PROBLEM TO WORK ON: Write out all of the data again, precisely as it appears.

[Items listed in a dataset]

━━━━━━━━━━━━━━━━

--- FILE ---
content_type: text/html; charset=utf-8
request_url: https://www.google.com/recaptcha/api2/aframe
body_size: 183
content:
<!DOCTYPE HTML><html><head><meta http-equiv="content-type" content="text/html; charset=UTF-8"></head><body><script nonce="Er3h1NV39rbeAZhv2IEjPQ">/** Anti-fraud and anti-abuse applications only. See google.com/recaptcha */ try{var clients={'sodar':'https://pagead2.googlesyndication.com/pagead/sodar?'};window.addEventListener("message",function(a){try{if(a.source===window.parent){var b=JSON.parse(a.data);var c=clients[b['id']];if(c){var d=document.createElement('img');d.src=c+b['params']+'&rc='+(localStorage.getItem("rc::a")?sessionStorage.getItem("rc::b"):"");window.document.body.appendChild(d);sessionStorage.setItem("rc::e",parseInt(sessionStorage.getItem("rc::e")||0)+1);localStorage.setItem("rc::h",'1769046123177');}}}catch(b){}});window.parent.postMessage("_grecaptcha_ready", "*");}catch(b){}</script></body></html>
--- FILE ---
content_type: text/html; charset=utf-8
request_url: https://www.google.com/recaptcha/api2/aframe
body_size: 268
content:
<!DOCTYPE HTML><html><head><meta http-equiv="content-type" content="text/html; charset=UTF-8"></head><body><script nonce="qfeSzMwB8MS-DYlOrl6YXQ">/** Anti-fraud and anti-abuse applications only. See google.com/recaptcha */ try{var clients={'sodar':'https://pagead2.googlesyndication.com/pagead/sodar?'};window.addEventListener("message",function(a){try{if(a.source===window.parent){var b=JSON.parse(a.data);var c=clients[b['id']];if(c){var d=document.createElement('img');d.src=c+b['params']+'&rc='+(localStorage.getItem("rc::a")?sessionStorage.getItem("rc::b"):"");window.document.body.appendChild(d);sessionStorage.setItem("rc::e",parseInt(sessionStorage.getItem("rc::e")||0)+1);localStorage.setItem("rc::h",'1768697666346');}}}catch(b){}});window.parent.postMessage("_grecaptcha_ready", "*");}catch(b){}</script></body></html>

━━━━━━━━━━━━━━━━

SOLUTION FOR THIS PROBLEM:
--- FILE ---
content_type: text/html; charset=utf-8
request_url: https://www.google.com/recaptcha/api2/aframe
body_size: 183
content:
<!DOCTYPE HTML><html><head><meta http-equiv="content-type" content="text/html; charset=UTF-8"></head><body><script nonce="Er3h1NV39rbeAZhv2IEjPQ">/** Anti-fraud and anti-abuse applications only. See google.com/recaptcha */ try{var clients={'sodar':'https://pagead2.googlesyndication.com/pagead/sodar?'};window.addEventListener("message",function(a){try{if(a.source===window.parent){var b=JSON.parse(a.data);var c=clients[b['id']];if(c){var d=document.createElement('img');d.src=c+b['params']+'&rc='+(localStorage.getItem("rc::a")?sessionStorage.getItem("rc::b"):"");window.document.body.appendChild(d);sessionStorage.setItem("rc::e",parseInt(sessionStorage.getItem("rc::e")||0)+1);localStorage.setItem("rc::h",'1769046123177');}}}catch(b){}});window.parent.postMessage("_grecaptcha_ready", "*");}catch(b){}</script></body></html>
--- FILE ---
content_type: text/html; charset=utf-8
request_url: https://www.google.com/recaptcha/api2/aframe
body_size: 268
content:
<!DOCTYPE HTML><html><head><meta http-equiv="content-type" content="text/html; charset=UTF-8"></head><body><script nonce="qfeSzMwB8MS-DYlOrl6YXQ">/** Anti-fraud and anti-abuse applications only. See google.com/recaptcha */ try{var clients={'sodar':'https://pagead2.googlesyndication.com/pagead/sodar?'};window.addEventListener("message",function(a){try{if(a.source===window.parent){var b=JSON.parse(a.data);var c=clients[b['id']];if(c){var d=document.createElement('img');d.src=c+b['params']+'&rc='+(localStorage.getItem("rc::a")?sessionStorage.getItem("rc::b"):"");window.document.body.appendChild(d);sessionStorage.setItem("rc::e",parseInt(sessionStorage.getItem("rc::e")||0)+1);localStorage.setItem("rc::h",'1768697666346');}}}catch(b){}});window.parent.postMessage("_grecaptcha_ready", "*");}catch(b){}</script></body></html>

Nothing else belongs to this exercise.